DPRD Sulteng temui pimpinan ponpes bahas Raperda pesantren

id perda pesantren,sulawesi tengah

DPRD Sulteng  temui pimpinan ponpes bahas Raperda pesantren

Pansus III DPRD Sulawesi Tengah menggelar pertemuan dengan sejumlah pimpinan pondok pesantren di Sulteng, Selasa (12/10/2021). ANTARA/HO- Humas DPRD Sulteng)

Kota Palu (ANTARA) - Panitia Khusus (Pansus) III Dewan Perwakilan Rakyat Daerah (DPRD) Provinsi Sulawesi Tengah menggelar pertemuan dengan sejumlah pimpinan pondok pesantren setempat, Selasa, untuk menyempurnakan rancangan peraturan daerah (raperda) tentang pesantren.

“Pertemuannya berlangsung virtual tapi ada juga yang hadir langsung karena kita memang ingin mendengar masukan-masukan dari pimpinan pondok-pondok pesantren yang ada,” kata Ketua Pansus III DPRD Sulawesi Tengah Aminullah B.K.

Ia mengatakan pertemuan itu dilakukan agar pihak pondok pesantren dapat memberikan masukan, terkait dengan apa yang harus ditambahkan serta poin apa saja yang harus kembali dibahas, sebelum perda masuk dalam tahap penetapan.

“Karenanya dalam pertemuan ini kiranya bisa memberikan masukan, apa saja yang masih kurang, sebelum nantinya ditetapkan menjadi perda,” ungkapnya.

Pihak DPRD Sulteng juga telah berkonsultasi dengan Kementerian Agama (Kemenag) di Jakarta untuk meminta petunjuk mengenai hal-hal yang mesti dilakukan agar raperda tersebut dapat memberikan nilai manfaat guna memberdayakan pesantren di Sulawesi Tengah.

Wakil Ketua Pansus, Wiwik Jumatul Rofi’ah, mengharapkan raperda tentang pesantren yang menjadi inisiatif DPRD Sulteng bisa memberikan kontribusi yang besar terhadap keberadaan pesantren di Sulteng.

“Sebab harus kita akui, pesantren-pesantren yang ada saat ini juga sudah memberikan kontribusi yang luar biasa bagi kemajuan pendidikan di daerah ini,” kata dia. 

Ia mengatakan fungsi pesantren tidak hanya dalam hal pendidikan melainkan ada bidang-bidang lain yang digeluti, termasuk UMKM.

Akan tetapi, katanya, fungsi pesantren tidak akan bisa berjalan tanpa ada pendanaan.
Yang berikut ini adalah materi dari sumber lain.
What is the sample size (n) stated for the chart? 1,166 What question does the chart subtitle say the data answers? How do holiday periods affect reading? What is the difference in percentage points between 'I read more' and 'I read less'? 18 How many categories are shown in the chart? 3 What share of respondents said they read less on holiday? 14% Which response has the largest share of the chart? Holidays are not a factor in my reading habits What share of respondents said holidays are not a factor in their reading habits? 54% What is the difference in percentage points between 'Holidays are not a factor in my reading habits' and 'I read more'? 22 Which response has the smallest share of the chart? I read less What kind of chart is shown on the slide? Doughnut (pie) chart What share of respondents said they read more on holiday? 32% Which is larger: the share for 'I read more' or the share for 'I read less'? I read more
Hal itulah yang perlu menjadi perhatian pemda.

Dengan adanya raperda itu, katanya, akan didorong bantuan dari pemerintah untuk pesantren tidak lagi berupa dana hibah, melainkan budget formal dalam APBD.
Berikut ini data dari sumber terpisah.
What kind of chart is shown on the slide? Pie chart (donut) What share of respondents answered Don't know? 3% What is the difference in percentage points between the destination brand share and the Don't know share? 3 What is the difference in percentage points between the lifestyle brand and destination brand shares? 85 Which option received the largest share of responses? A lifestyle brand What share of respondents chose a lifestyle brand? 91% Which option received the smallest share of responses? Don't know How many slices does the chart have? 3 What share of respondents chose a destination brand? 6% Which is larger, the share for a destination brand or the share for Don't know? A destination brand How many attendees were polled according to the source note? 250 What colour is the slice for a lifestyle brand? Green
Ia menambahkan jika ke depan bentuknya masih berupa dana hibah, namun dengan adanya perda yang dimaksud, maka bisa menjadi penguatan untuk memperjuangkan masuk dalam budget formal APBD.
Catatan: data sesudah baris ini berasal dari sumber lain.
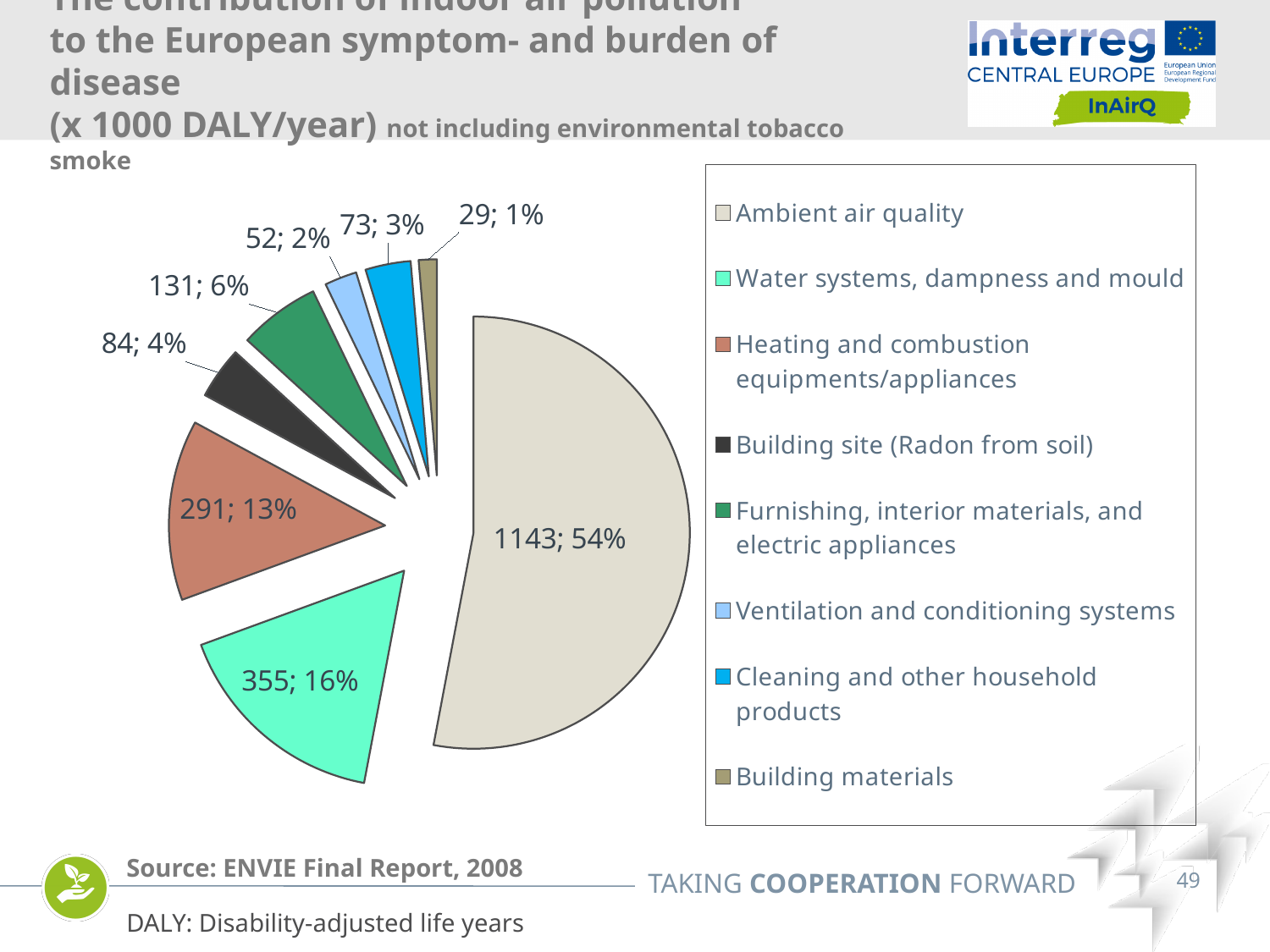
What value is shown for Building site (Radon from soil)? 84; 4% What value is shown for Ambient air quality? 1143; 54% How many entries does the legend list? 8 How many slices does the pie chart have? 8 What kind of chart is shown on the slide? pie chart What share of the pie does Furnishing, interior materials, and electric appliances account for? 6% What value is shown for Water systems, dampness and mould? 355; 16% Which is larger, the value for Cleaning and other household products or the value for Ventilation and conditioning systems? Cleaning and other household products Which category has the largest slice of the pie? Ambient air quality What is the difference between the values for Water systems, dampness and mould and Heating and combustion equipments/appliances? 64 What value is shown for Heating and combustion equipments/appliances? 291; 13% Which category has the smallest slice of the pie? Building materials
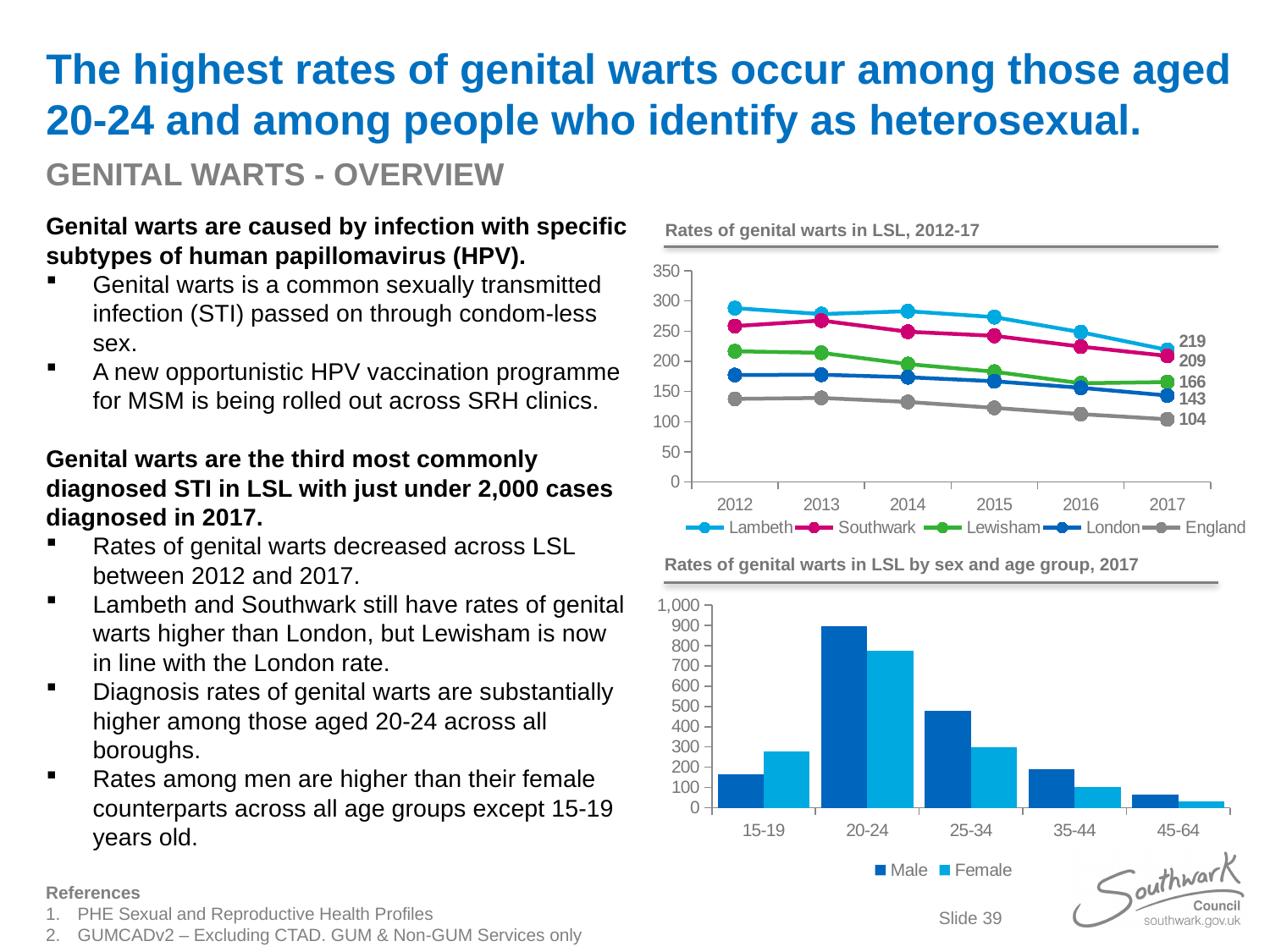
What kind of chart is 'Rates of genital warts in LSL by sex and age group, 2017'? bar chart In the chart 'Rates of genital warts in LSL, 2012-17', what is the value for Lambeth in 2017? 219 In the chart 'Rates of genital warts in LSL, 2012-17', which series has the lowest value in 2017? England In the chart 'Rates of genital warts in LSL, 2012-17', how many series does the legend list? 5 In the chart 'Rates of genital warts in LSL, 2012-17', does the Lambeth line rise or fall between 2012 and 2017? fall In the chart 'Rates of genital warts in LSL, 2012-17', what is the difference between the Southwark and London values in 2017? 66 In the chart 'Rates of genital warts in LSL, 2012-17', which series has the highest value in 2017? Lambeth In the chart 'Rates of genital warts in LSL by sex and age group, 2017', which age group has the highest Male value? 20-24 In the chart 'Rates of genital warts in LSL by sex and age group, 2017', is the Female value for 20-24 greater or less than 700? greater In the chart 'Rates of genital warts in LSL, 2012-17', what is the value for England in 2017? 104 In the chart 'Rates of genital warts in LSL, 2012-17', is the value for Lambeth in 2012 greater or less than 250? greater In the chart 'Rates of genital warts in LSL, 2012-17', what is the value for Lewisham in 2017? 166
“Kita akan perjuangkan terus agar tidak sekadar dalam bentuk dana hibah,” katanya.

Ia menjelaskan jika dana bantuan tersebut bisa dimasukkan dalam budget formal, maka bisa memberikan ruang gerak lebih luas kepada pesantren, sedangkan Sulteng menjadi contoh bagi daerah-daerah lain yang ingin membuat ataupun sudah memiliki perda tentang pesantren.

Hingga saat ini, dua provinsi di Indonesia memiliki perda tentang pondok pesantren, yakni Sumatera Barat dan Jawa Barat.

Salah satu perwakilan dari pesantren setempat, Nurhayati, menyampaikan beberapa masukan kepada pansus untuk ditambahkan ke raperda tersebut sebelum ditetapkan menjadi perda.

Ia menyarankan pansus menambahkan dasar hukum pembentukan perda tersebut, seperti Peraturan Pemerintah (PP) Nomor 55 Tahun 2007 dan Peraturan Menteri Agama Tahun 2014 tentang Pendidikan Agama Islam dan beberapa regulasi lainnya.

“Saya harap dua peraturan itu dapat dimuat dalam raperda ini nantinya karena akan bermanfaat nantinya,” katanya.